5.2 OIS Bootstrapping

Sequential closed-form bootstrap from deposits and OIS swaps. No root-finding — each instrument yields one new pillar via direct inversion of the pricing equation.

curve_builder.py — OIS bootstrapPython 3.10+

def bootstrap_ois(instruments: list[Instrument]) -> DiscountCurve:
    """
    Bootstrap the EUR OIS discount curve from ESTR-linked market instruments.

    Instrument types handled:
        DEPOSIT  — direct inversion: P(0,T) = 1 / (1 + r·δ(0,T))
        OIS_SWAP — iterative: solve for P(0,T_N) given all prior pillars

    OIS swap pricing equation (fixed annual vs daily-compounded ESTR):

        Fixed leg PV  =  K · Σᵢ δᵢ · P(0,Tᵢ)
        Float leg PV  =  P(0,T₀) − P(0,T_N)    [OIS ≈ compounding of overnight rates]

    Setting Fixed = Float and isolating the last unknown P(0,T_N):

        P(0,T_N) = [1 − K · Σᵢ₌₁^{N−1} δᵢ · P(0,Tᵢ)] / (1 + K · δ_N)

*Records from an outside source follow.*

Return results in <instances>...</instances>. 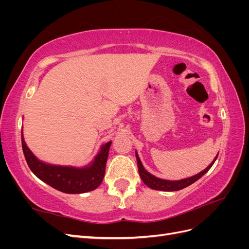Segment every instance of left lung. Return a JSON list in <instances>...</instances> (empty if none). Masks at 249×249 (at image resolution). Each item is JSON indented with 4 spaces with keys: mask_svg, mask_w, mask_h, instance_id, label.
<instances>
[{
    "mask_svg": "<svg viewBox=\"0 0 249 249\" xmlns=\"http://www.w3.org/2000/svg\"><path fill=\"white\" fill-rule=\"evenodd\" d=\"M218 154H219V153H218ZM218 154L215 157V159L212 161V163H211L206 169H203L202 171L197 173V175L192 176L190 178L178 179V180H169V179H163V178H157V177L153 176L152 173H149L144 167H143V165L140 161V158L138 156L137 150L135 152V155H136V159H137L139 176L142 179V182L144 183L147 187H149L150 189L159 190V191H178V190H180V189H184V188L195 183L198 178H200L203 175H205V173H207L211 167L213 166V164H214V162L216 161L217 157H218Z\"/></svg>",
    "mask_w": 249,
    "mask_h": 249,
    "instance_id": "obj_1",
    "label": "left lung"
}]
</instances>
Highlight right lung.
<instances>
[{
  "instance_id": "obj_1",
  "label": "right lung",
  "mask_w": 249,
  "mask_h": 249,
  "mask_svg": "<svg viewBox=\"0 0 249 249\" xmlns=\"http://www.w3.org/2000/svg\"><path fill=\"white\" fill-rule=\"evenodd\" d=\"M111 143L112 141H109L103 144L93 160L85 166H63L39 160L26 144L21 130L22 152L30 169L42 182L56 190L69 194L92 191L102 184Z\"/></svg>"
}]
</instances>
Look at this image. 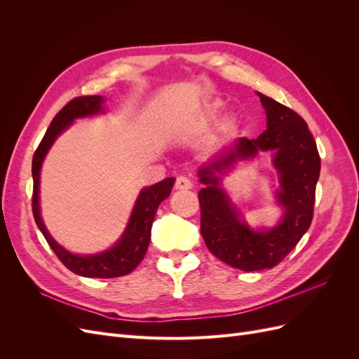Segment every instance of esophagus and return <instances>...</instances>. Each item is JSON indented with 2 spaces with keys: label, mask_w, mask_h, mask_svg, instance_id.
I'll use <instances>...</instances> for the list:
<instances>
[{
  "label": "esophagus",
  "mask_w": 359,
  "mask_h": 359,
  "mask_svg": "<svg viewBox=\"0 0 359 359\" xmlns=\"http://www.w3.org/2000/svg\"><path fill=\"white\" fill-rule=\"evenodd\" d=\"M193 187V182L187 177H178L175 181V189L177 190H190Z\"/></svg>",
  "instance_id": "34e87169"
}]
</instances>
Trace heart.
<instances>
[{
  "label": "heart",
  "mask_w": 359,
  "mask_h": 359,
  "mask_svg": "<svg viewBox=\"0 0 359 359\" xmlns=\"http://www.w3.org/2000/svg\"><path fill=\"white\" fill-rule=\"evenodd\" d=\"M222 107H223V102L220 99H215L210 103H206L202 109L190 119V121H187L182 126L181 135L184 137H193L202 133L203 130L220 115Z\"/></svg>",
  "instance_id": "heart-1"
}]
</instances>
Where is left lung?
<instances>
[{
    "instance_id": "obj_1",
    "label": "left lung",
    "mask_w": 359,
    "mask_h": 359,
    "mask_svg": "<svg viewBox=\"0 0 359 359\" xmlns=\"http://www.w3.org/2000/svg\"><path fill=\"white\" fill-rule=\"evenodd\" d=\"M266 114V130L256 139L240 137L203 165L198 175L201 233L210 252L222 262L243 271L274 268L295 245L313 220L320 157L307 123L289 107L257 93ZM260 150L273 151L279 187L276 201L284 208L271 230L250 228L221 187V175L236 161L254 158Z\"/></svg>"
}]
</instances>
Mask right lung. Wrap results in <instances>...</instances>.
I'll return each instance as SVG.
<instances>
[{
    "mask_svg": "<svg viewBox=\"0 0 359 359\" xmlns=\"http://www.w3.org/2000/svg\"><path fill=\"white\" fill-rule=\"evenodd\" d=\"M103 103L104 99L102 95L76 97V99L70 100L52 119L49 128L46 130L45 136H43L39 148L36 149L34 157H32V180H34V187H32V214H34V220L39 229L43 236L46 238L48 244L53 250V253L58 256L64 266L69 268L74 274L90 278H114L127 276L142 262L149 245L151 226H153L158 205L169 198L173 182H175V178H166L140 191L124 233L115 243V245L104 250L102 253L85 256L74 255L53 240L40 215L39 187L43 160H45L48 151L55 142L57 137L62 132H66L74 119L104 114Z\"/></svg>",
    "mask_w": 359,
    "mask_h": 359,
    "instance_id": "obj_1",
    "label": "right lung"
}]
</instances>
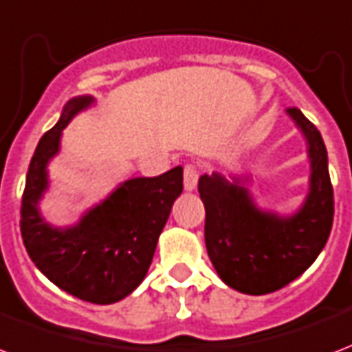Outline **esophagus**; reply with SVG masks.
I'll return each mask as SVG.
<instances>
[{
  "mask_svg": "<svg viewBox=\"0 0 352 352\" xmlns=\"http://www.w3.org/2000/svg\"><path fill=\"white\" fill-rule=\"evenodd\" d=\"M197 182H198V168L197 165H186L184 168V187H186V191H192L195 187H197Z\"/></svg>",
  "mask_w": 352,
  "mask_h": 352,
  "instance_id": "esophagus-1",
  "label": "esophagus"
}]
</instances>
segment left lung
<instances>
[{
  "mask_svg": "<svg viewBox=\"0 0 352 352\" xmlns=\"http://www.w3.org/2000/svg\"><path fill=\"white\" fill-rule=\"evenodd\" d=\"M292 116L308 142L310 191L292 217L256 208L241 178L204 174L198 192L206 208V248L224 284L247 295L282 289L316 261L334 221V191L323 137L297 107Z\"/></svg>",
  "mask_w": 352,
  "mask_h": 352,
  "instance_id": "8db88e82",
  "label": "left lung"
}]
</instances>
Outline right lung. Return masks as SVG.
<instances>
[{
  "instance_id": "add662e5",
  "label": "right lung",
  "mask_w": 352,
  "mask_h": 352,
  "mask_svg": "<svg viewBox=\"0 0 352 352\" xmlns=\"http://www.w3.org/2000/svg\"><path fill=\"white\" fill-rule=\"evenodd\" d=\"M92 102V96L72 98L59 122L42 135L29 163L20 230L29 258L55 286L87 302L113 305L146 276L161 230L184 191V168L128 179L76 226H50L38 210L47 189V161L59 152L60 131Z\"/></svg>"
}]
</instances>
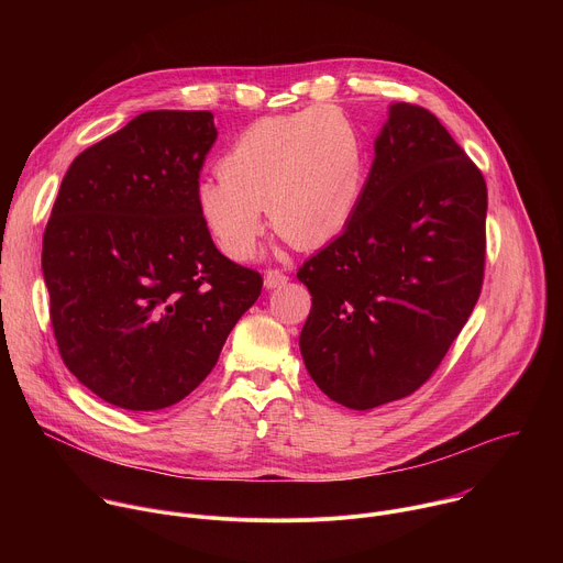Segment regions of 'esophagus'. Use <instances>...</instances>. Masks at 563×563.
Instances as JSON below:
<instances>
[{"label": "esophagus", "mask_w": 563, "mask_h": 563, "mask_svg": "<svg viewBox=\"0 0 563 563\" xmlns=\"http://www.w3.org/2000/svg\"><path fill=\"white\" fill-rule=\"evenodd\" d=\"M287 280H289V278H287V274H285V272H280V269H269V272L265 274V287H267V289L283 287Z\"/></svg>", "instance_id": "1"}]
</instances>
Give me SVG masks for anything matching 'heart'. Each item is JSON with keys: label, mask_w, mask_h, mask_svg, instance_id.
Instances as JSON below:
<instances>
[{"label": "heart", "mask_w": 563, "mask_h": 563, "mask_svg": "<svg viewBox=\"0 0 563 563\" xmlns=\"http://www.w3.org/2000/svg\"><path fill=\"white\" fill-rule=\"evenodd\" d=\"M220 176L200 180L196 205L218 250L247 261L265 229L311 250L352 220L367 178L365 140L334 104L254 122L227 148Z\"/></svg>", "instance_id": "heart-1"}]
</instances>
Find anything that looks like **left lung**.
I'll return each instance as SVG.
<instances>
[{"instance_id": "left-lung-1", "label": "left lung", "mask_w": 563, "mask_h": 563, "mask_svg": "<svg viewBox=\"0 0 563 563\" xmlns=\"http://www.w3.org/2000/svg\"><path fill=\"white\" fill-rule=\"evenodd\" d=\"M486 211L484 176L439 118L391 104L350 224L298 269L300 354L332 400L372 410L432 376L484 285Z\"/></svg>"}]
</instances>
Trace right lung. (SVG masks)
Masks as SVG:
<instances>
[{
    "label": "right lung",
    "instance_id": "obj_1",
    "mask_svg": "<svg viewBox=\"0 0 563 563\" xmlns=\"http://www.w3.org/2000/svg\"><path fill=\"white\" fill-rule=\"evenodd\" d=\"M218 131L209 111H146L79 153L42 243L64 365L107 404L155 412L191 394L261 296L222 256L196 189Z\"/></svg>",
    "mask_w": 563,
    "mask_h": 563
}]
</instances>
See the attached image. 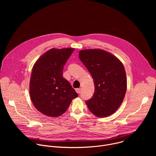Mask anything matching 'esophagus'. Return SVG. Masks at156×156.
<instances>
[{
  "instance_id": "1",
  "label": "esophagus",
  "mask_w": 156,
  "mask_h": 156,
  "mask_svg": "<svg viewBox=\"0 0 156 156\" xmlns=\"http://www.w3.org/2000/svg\"><path fill=\"white\" fill-rule=\"evenodd\" d=\"M76 92L78 93V94H80L81 93V89L80 88H77L76 89Z\"/></svg>"
}]
</instances>
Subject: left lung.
<instances>
[{
	"mask_svg": "<svg viewBox=\"0 0 156 156\" xmlns=\"http://www.w3.org/2000/svg\"><path fill=\"white\" fill-rule=\"evenodd\" d=\"M79 58L94 80V93L86 104L98 117L114 114L119 108L126 91V77L122 63L114 55L101 49H86Z\"/></svg>",
	"mask_w": 156,
	"mask_h": 156,
	"instance_id": "left-lung-1",
	"label": "left lung"
}]
</instances>
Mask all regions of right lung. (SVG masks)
<instances>
[{"instance_id": "1", "label": "right lung", "mask_w": 156, "mask_h": 156, "mask_svg": "<svg viewBox=\"0 0 156 156\" xmlns=\"http://www.w3.org/2000/svg\"><path fill=\"white\" fill-rule=\"evenodd\" d=\"M73 51V48L52 49L33 66L30 97L37 110L45 115L57 117L62 115L72 101L78 96L69 81L63 78V66Z\"/></svg>"}]
</instances>
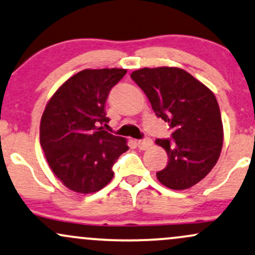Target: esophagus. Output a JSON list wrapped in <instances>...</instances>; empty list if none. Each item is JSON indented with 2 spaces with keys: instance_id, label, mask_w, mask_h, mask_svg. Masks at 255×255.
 Instances as JSON below:
<instances>
[{
  "instance_id": "1",
  "label": "esophagus",
  "mask_w": 255,
  "mask_h": 255,
  "mask_svg": "<svg viewBox=\"0 0 255 255\" xmlns=\"http://www.w3.org/2000/svg\"><path fill=\"white\" fill-rule=\"evenodd\" d=\"M137 145H138V148L140 150H146L148 148H150L152 145V140L150 138H144V139H139L138 142H137Z\"/></svg>"
}]
</instances>
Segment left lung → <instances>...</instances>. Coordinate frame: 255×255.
<instances>
[{"mask_svg":"<svg viewBox=\"0 0 255 255\" xmlns=\"http://www.w3.org/2000/svg\"><path fill=\"white\" fill-rule=\"evenodd\" d=\"M150 101L155 115L172 128L173 139H156L168 163L156 173L172 190H186L204 179L218 161L223 124L216 97L184 69L142 68L131 74Z\"/></svg>","mask_w":255,"mask_h":255,"instance_id":"1","label":"left lung"}]
</instances>
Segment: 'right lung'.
I'll return each instance as SVG.
<instances>
[{
  "label": "right lung",
  "instance_id": "right-lung-1",
  "mask_svg": "<svg viewBox=\"0 0 255 255\" xmlns=\"http://www.w3.org/2000/svg\"><path fill=\"white\" fill-rule=\"evenodd\" d=\"M127 69H85L55 92L40 121V145L51 170L77 193L98 192L112 180V167L128 140L107 132L105 103ZM106 125V124H105Z\"/></svg>",
  "mask_w": 255,
  "mask_h": 255
}]
</instances>
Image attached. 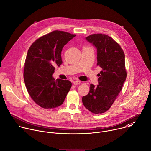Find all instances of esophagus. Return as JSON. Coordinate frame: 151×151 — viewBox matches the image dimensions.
<instances>
[{"mask_svg":"<svg viewBox=\"0 0 151 151\" xmlns=\"http://www.w3.org/2000/svg\"><path fill=\"white\" fill-rule=\"evenodd\" d=\"M73 84H74L75 85H79V84H80V83H81V82L80 81L77 80V81H73Z\"/></svg>","mask_w":151,"mask_h":151,"instance_id":"esophagus-1","label":"esophagus"}]
</instances>
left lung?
Returning <instances> with one entry per match:
<instances>
[{
  "mask_svg": "<svg viewBox=\"0 0 151 151\" xmlns=\"http://www.w3.org/2000/svg\"><path fill=\"white\" fill-rule=\"evenodd\" d=\"M97 50V63L102 70L99 85L90 84V91L82 97L84 106L95 114L109 110L122 90L126 79L125 54L119 44L107 35L93 34L86 37Z\"/></svg>",
  "mask_w": 151,
  "mask_h": 151,
  "instance_id": "1",
  "label": "left lung"
}]
</instances>
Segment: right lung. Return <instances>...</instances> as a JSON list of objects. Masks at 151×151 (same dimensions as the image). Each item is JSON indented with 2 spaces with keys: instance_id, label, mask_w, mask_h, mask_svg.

    This is the closed-form sequential bootstrap — no root-finding required.

    Limitations:
        - Fixed payment frequency assumed annual (standard EUR OIS convention).
        - Day count approximated as ACT/360 without exact business day adjustment.
          Use QuantLib for production schedules with holiday calendars (TARGET2).
        - For OIS tenors > 1Y with semi-annual fixed frequency, modify T_i grid.
    """
    curve = DiscountCurve()
    insts = sorted(instruments, key=lambda i: i.maturity)

    for inst in insts:
        T, K = inst.maturity, inst.rate

        if inst.itype == InstrumentType.DEPOSIT:
            # Direct inversion: P(0,T) = 1 / (1 + K·δ)
            P = 1.0 / (1.0 + K * _act360(T))
            curve.add_pillar(T, P)

        elif inst.itype == InstrumentType.OIS_SWAP:
            n = max(1, int(round(T)))
            T_i = [min(k, T) for k in range(1, n + 1)]
            δ_i = [_act360(T_i[0])] + [_act360(T_i[k] - T_i[k-1]) for k in range(1, n)]

            # Annuity from already-bootstrapped pillars (indices 0 … N-2)
            annuity = sum(δ_i[k] * curve.df(T_i[k]) for k in range(n - 1))

            P_N = (1.0 - K * annuity) / (1.0 + K * δ_i[-1])
            curve.add_pillar(T_i[-1], P_N)

    return curve

5.3 EURIBOR 3M Multi-Curve Bootstrap

Projects EURIBOR forward rates using OIS discount factors. Handles deposits, FRAs, and par IRS in sequence. The IRS equation requires solving for a ratio involving the last unknown EURIBOR pillar.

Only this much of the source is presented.